Our Story

For years, owners Tony Brown and Patty Ewaschuk talked about pressing apples from the dozen big old apple trees on their farm property. They'd been growing their own vegetables, raising chickens, geese, and a couple cows, and had a giant market patch of asparagus. But they never followed through on the apple-pressing idea until 2018 when they bought a small crusher and press and made a couple hundred liters of cider. They loved it and they were hooked, especially to dry (low in sugar) cider which was difficult to buy. They started learning about cider making and its history in the area. Many farmers who first lived in this area fermented cider for their own use. But this fell out of favour during prohibition. Legend has it that many people cut their cider apple trees down in that era. Cider varieties of apples make great cider but taste terrible for fresh eating. At the time of their first tiny batch, Patty was learning the banjo, an instrument popular in cider's pre-prohibition heyday. The name and the business were born.

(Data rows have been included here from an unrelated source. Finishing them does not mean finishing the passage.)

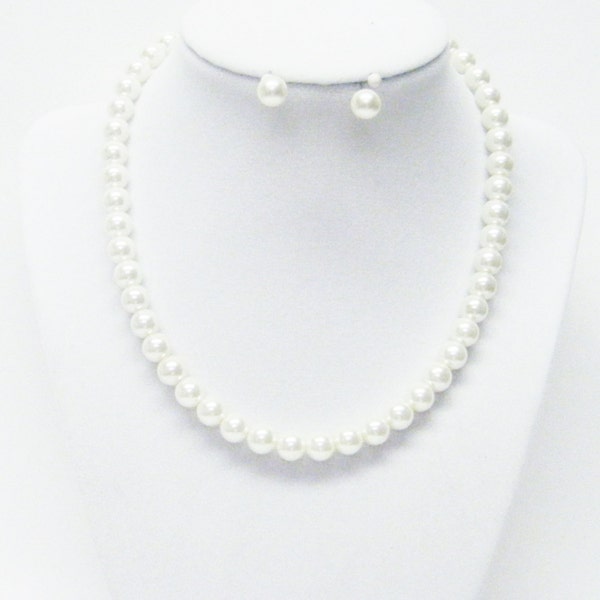 16 Inch 8mm White Glass Pearl Choker Necklace w/Studded Earrings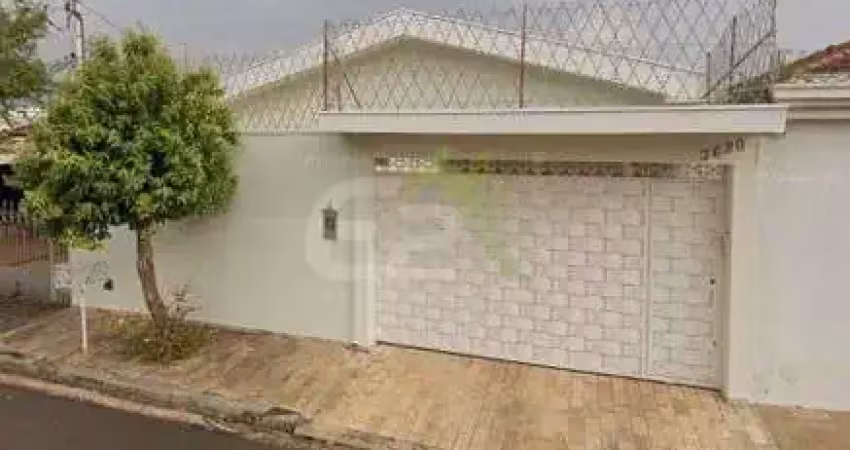 Casa a venda na Vila Rancho Velho, Sao Carlos | 3 dormitorios, churrasqueira e quintal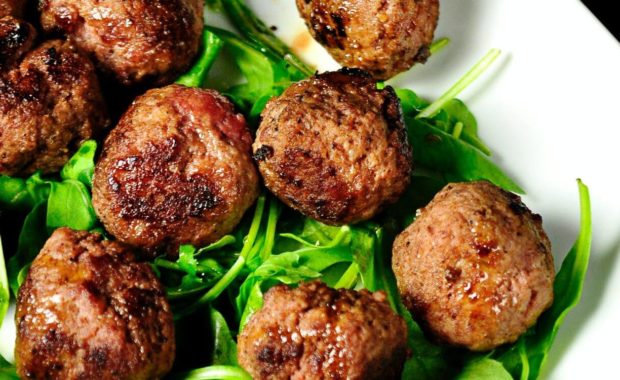 whole30 meatballs on a plate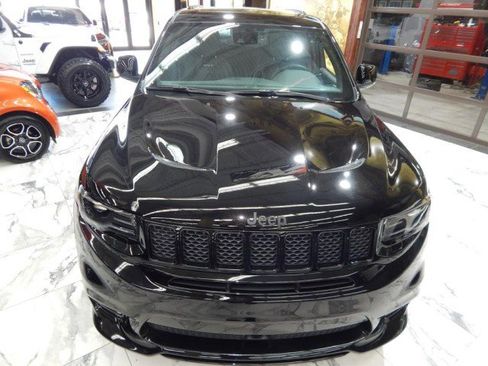 Used 2021 Jeep Grand Cherokee SRT w/ Trailer Tow Group IV image 4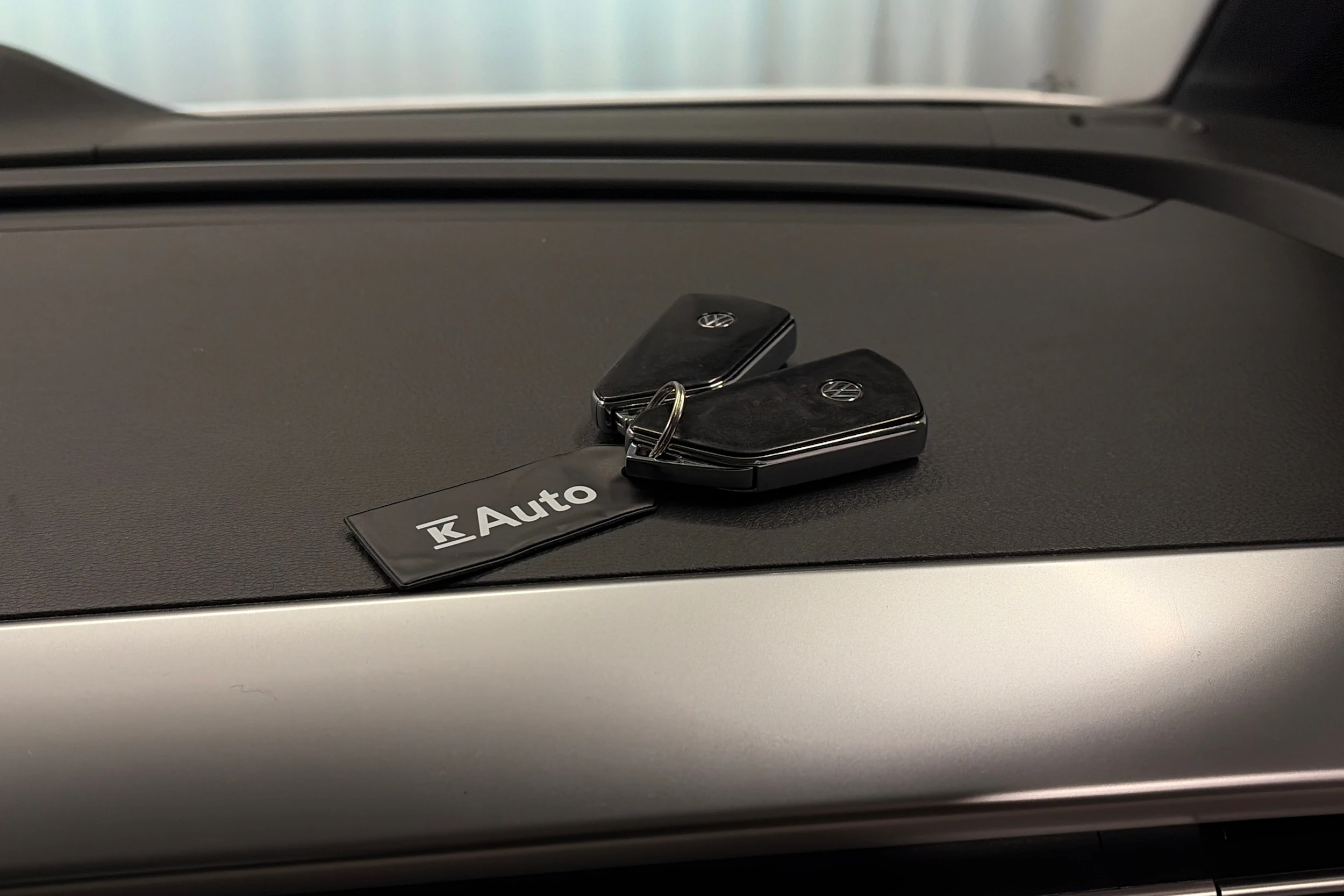 valkoinen Volkswagen ID. Buzz 2023 kuva 26.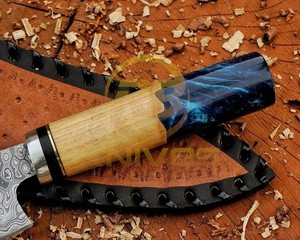 Cuchillo de Chef de Acero de Damasco Hecho a Mano de Primera Calidad con Mango Ergonómico de Resina y Madera para Cocina Profesional - Product Image 4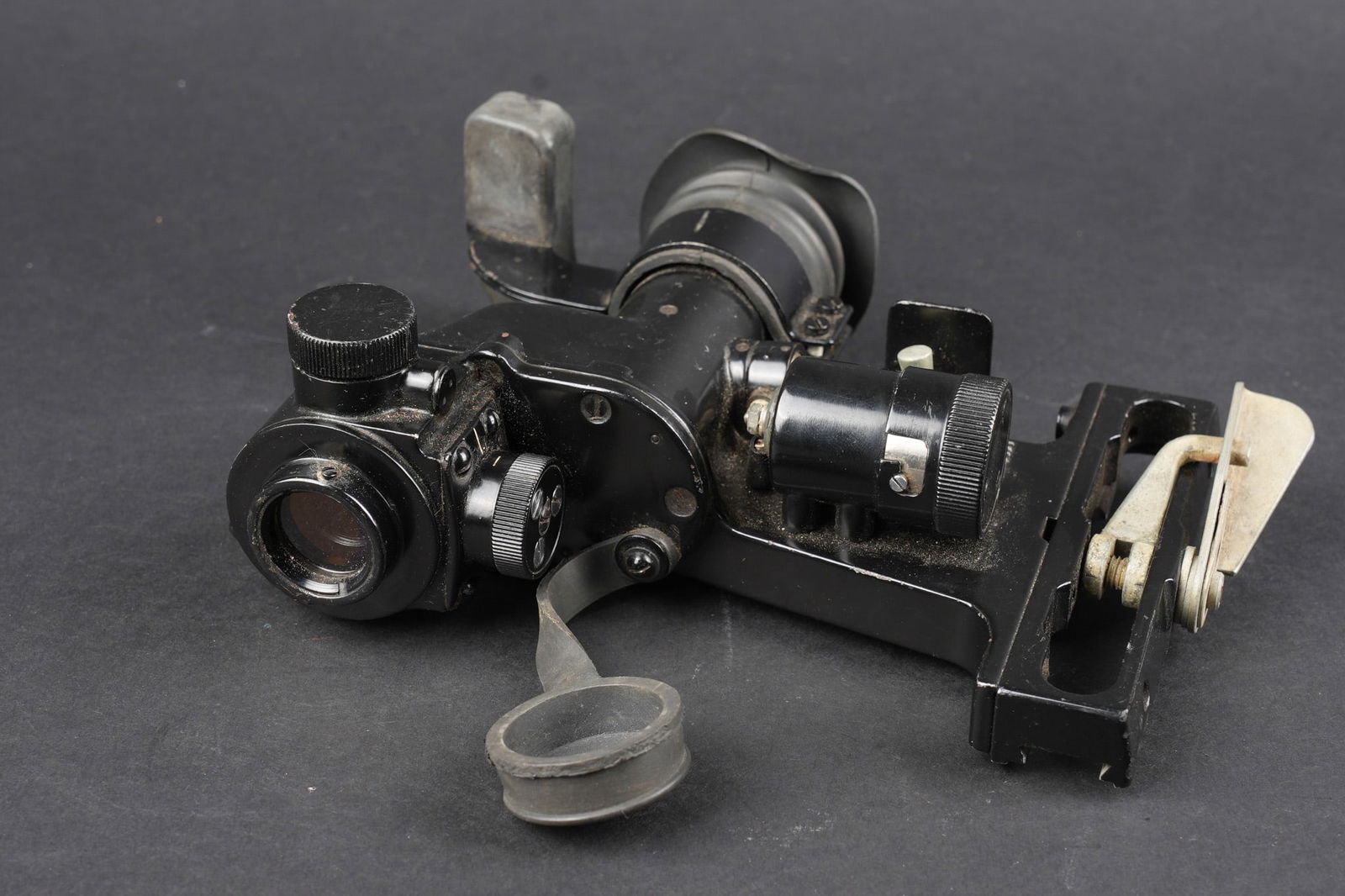 Lunette russe PGO-7 pour lance roquette RPG. Russian PGO-7 optic for RPG rocket launcher.: Lunette russe PGO-7 pour lance roquette RPG. Lunette PGO-7 en bon etat, optique clair, usure d usage. Russian PGO-7 optic for RPG rocket launcher. PGO-7 sight in good condition, clear optics. Service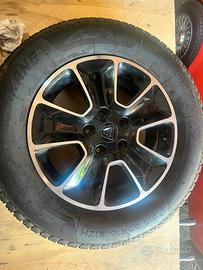 Cerci in lega dacia con gomme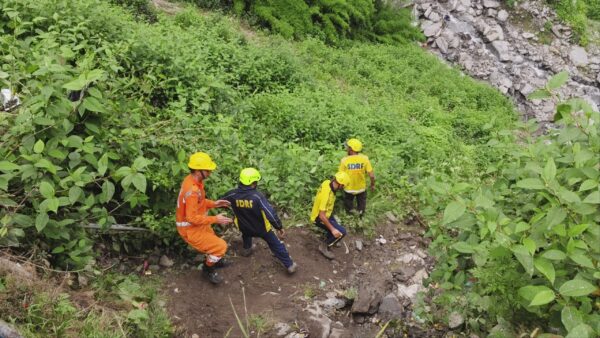 केदारनाथ यात्रा मार्ग पर हादसा, जंगलचट्टी के पास मलबा गिरने से 2 लोगों की मौत, 3 घायल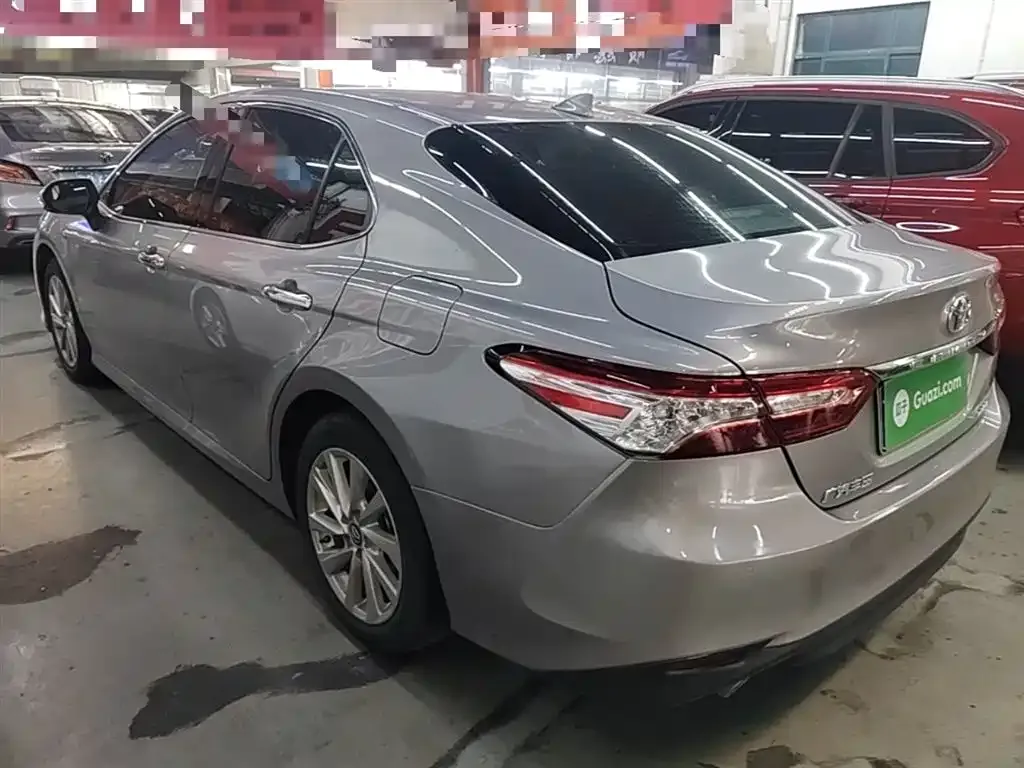 Toyota Camry — фото 3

They scaled up quickly, as Tony is prone to going large. Over the next year, they planted 100s of cider varieties of apple trees and made their first large batch of cider. Eventually, they planted nearly 2,000 trees, which they grow using organic methods. Their first cider sale was at their hometown farmer's market in Uxbridge. Their original vision included a small on-farm store selling small batches of cider. But the store opened a month after the pandemic began. Although a patio was never in the plans, it felt like a must-have in the summer of 2020. And what goes better with a patio than live music? And firepits. And food trucks. And a tasting room. The business continues to grow. All the while they've been more than lucky with amazing staff and dedicated customers. They're still grateful those old apple trees lead them to where they are today.